About this exercise: Reproduce every entry that follows, character for character, with the pictures left out.

Data under study Block Start

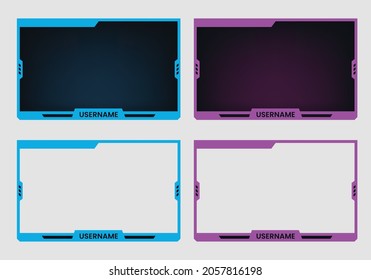 neon live Streaming screen panel overlay design template neon theme. Live video, online stream futuristic technology style. Abstract digital user interface. Live streaming button.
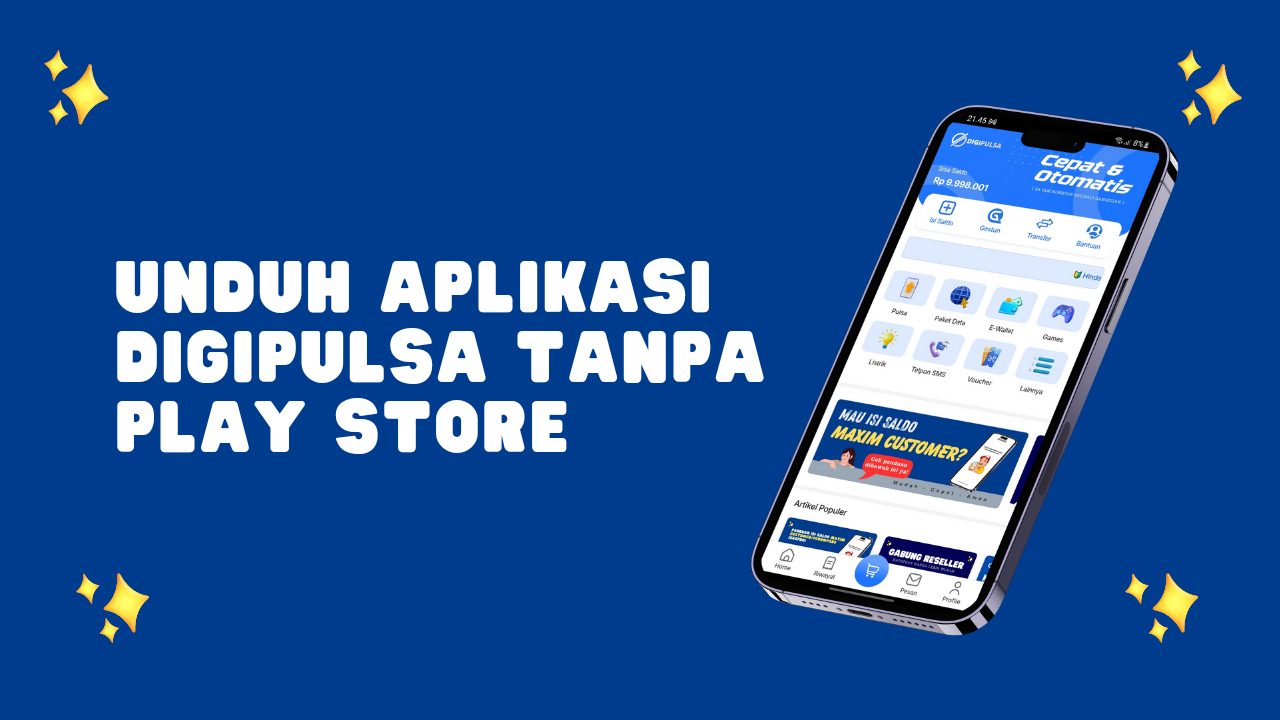 DIGIPULSA Kini Tersedia dalam Bentuk Aplikasi PWA yang Lebih Ringan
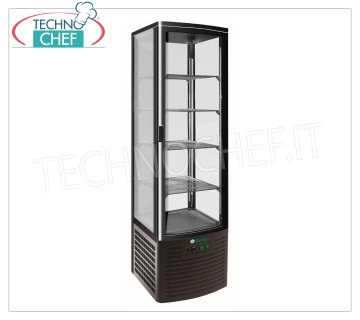 FRIDGE Display Cabinet for DRINKS, 1 Door, Ventilated, Temp.+2°/+8°C, lt.280, Class C, mod.G-LSC280B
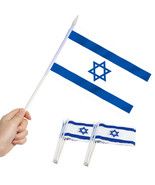 Anley Israel Mini Flag 12 Pack Hand Held Small Miniature Israeli Flags o... - £8.72 GBP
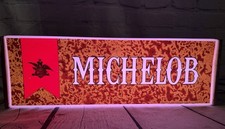 Vintage Michelob Beer Lighted Sign Anheuser Busch Advertising Bar Light picture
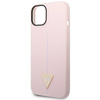 Etui IPHONE 14 PLUS Guess Hardcase Silicone Triangle fioletowe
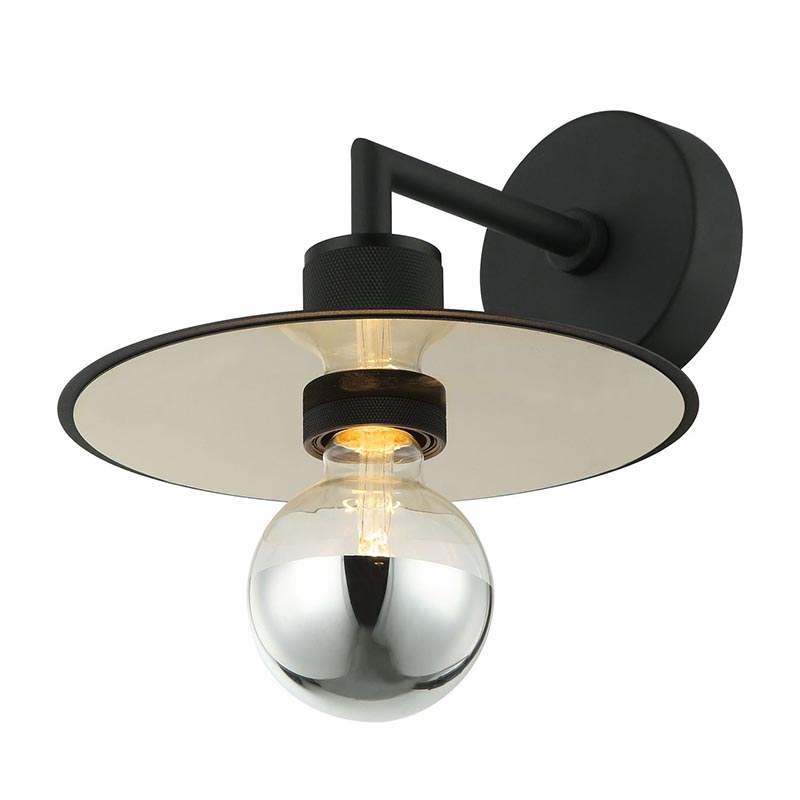 Бра Bruno Hat Black Wall Lamp Черный Золотой в Екатеринбурге | Loft Concept 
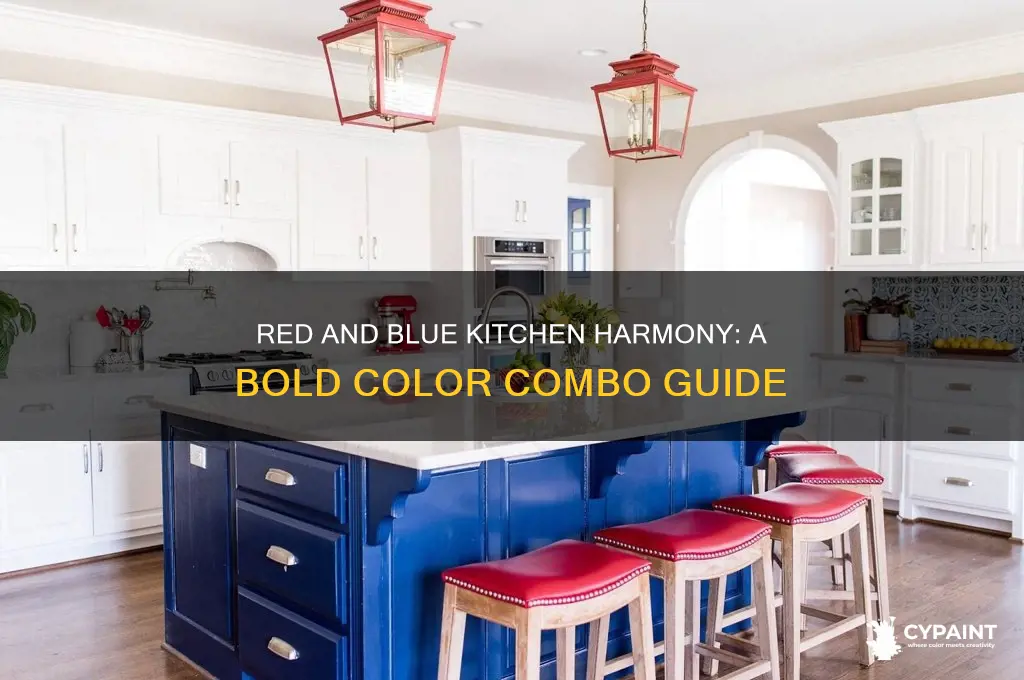 does red go with blue kitchen paint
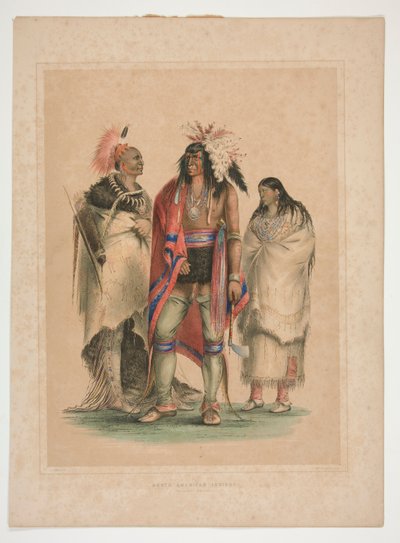 Kuzey Amerika Yerlileri, pl. Kuzey Amerika Kızılderili Portföyünden 1 by George Catlin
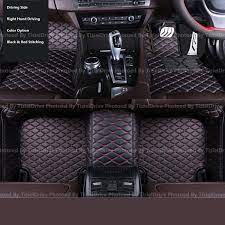 tailored custom pu leather car mat for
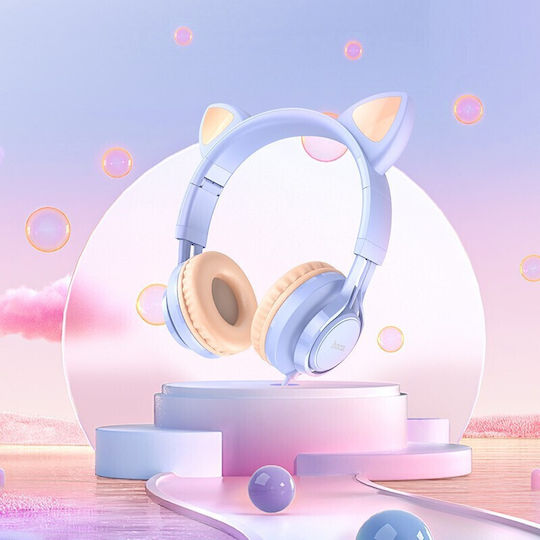 Hoco W36 Wireless / Wired Over Ear Headphones Light Blue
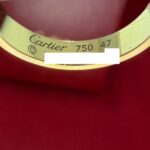 CARTIER LOVE 18KR RING SIZE 47 - Image 3
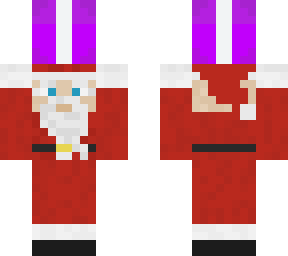 santa holding gift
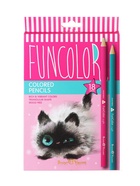 Карандаши цветные 18 цветов BrunoVisconti. FunColor, пластиковые, трёхгранные, МИКС - Фото 12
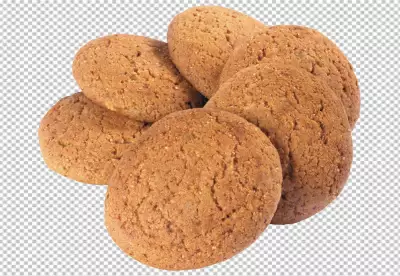 Top view arrangement of cookies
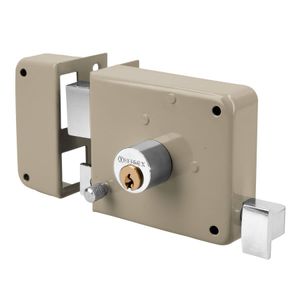 Chapa Cerradura de Sobreponer Izquierda Clasica Hermex 43573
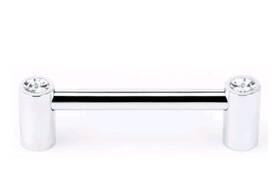 C715-35-pc Alno Swarovski Crystal 3 1/2 Inch Pull Polished Chrome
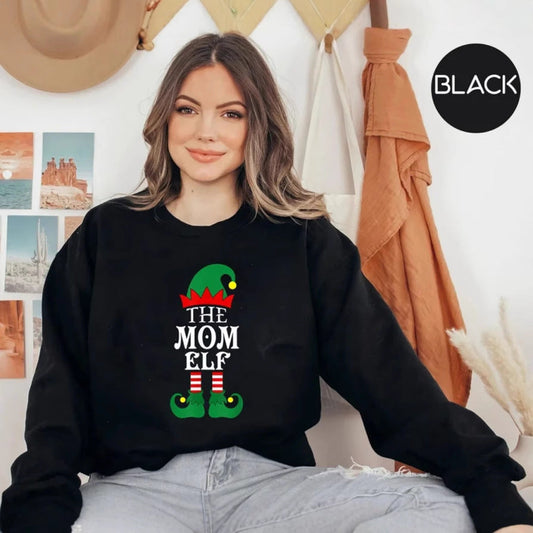 Jess Mode | Christmas Mom Elf Family Hoodie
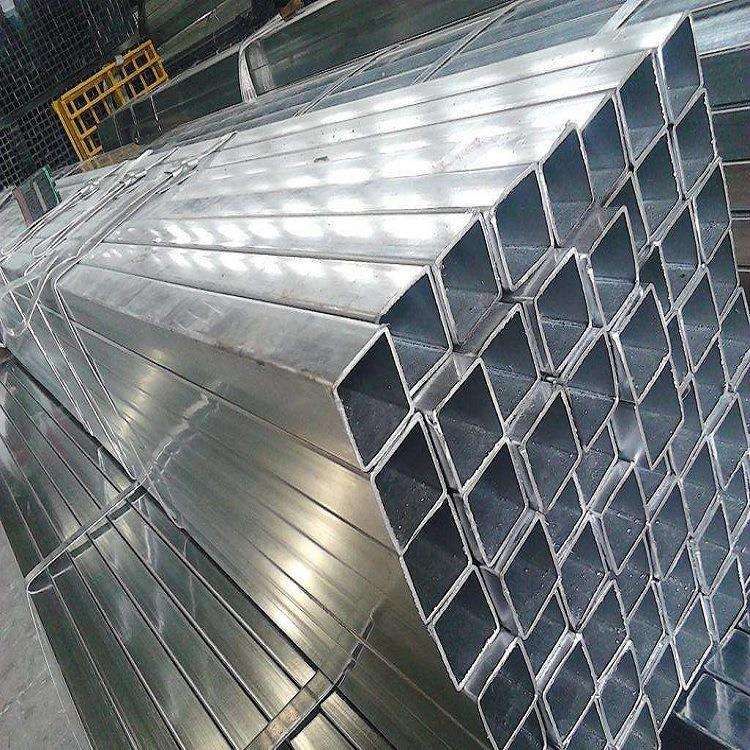 热镀锌方管q235b建筑工程用镀锌钢管 大口径镀锌方管厚壁方管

Data under study Block End

Response to the exercise:
 neon live Streaming screen panel overlay design template neon theme. Live video, online stream futuristic technology style. Abstract digital user interface. Live streaming button.
 DIGIPULSA Kini Tersedia dalam Bentuk Aplikasi PWA yang Lebih Ringan
 FRIDGE Display Cabinet for DRINKS, 1 Door, Ventilated, Temp.+2°/+8°C, lt.280, Class C, mod.G-LSC280B
 Anley Israel Mini Flag 12 Pack Hand Held Small Miniature Israeli Flags o... - £8.72 GBP
 Vintage Michelob Beer Lighted Sign Anheuser Busch Advertising Bar Light picture
 Etui IPHONE 14 PLUS Guess Hardcase Silicone Triangle fioletowe
 Бра Bruno Hat Black Wall Lamp Черный Золотой в Екатеринбурге | Loft Concept 
 does red go with blue kitchen paint
 Kuzey Amerika Yerlileri, pl. Kuzey Amerika Kızılderili Portföyünden 1 by George Catlin
 tailored custom pu leather car mat for
 Hoco W36 Wireless / Wired Over Ear Headphones Light Blue
 CARTIER LOVE 18KR RING SIZE 47 - Image 3
 santa holding gift
 Карандаши цветные 18 цветов BrunoVisconti. FunColor, пластиковые, трёхгранные, МИКС - Фото 12
 Top view arrangement of cookies
 Chapa Cerradura de Sobreponer Izquierda Clasica Hermex 43573
 C715-35-pc Alno Swarovski Crystal 3 1/2 Inch Pull Polished Chrome
 Jess Mode | Christmas Mom Elf Family Hoodie
 热镀锌方管q235b建筑工程用镀锌钢管 大口径镀锌方管厚壁方管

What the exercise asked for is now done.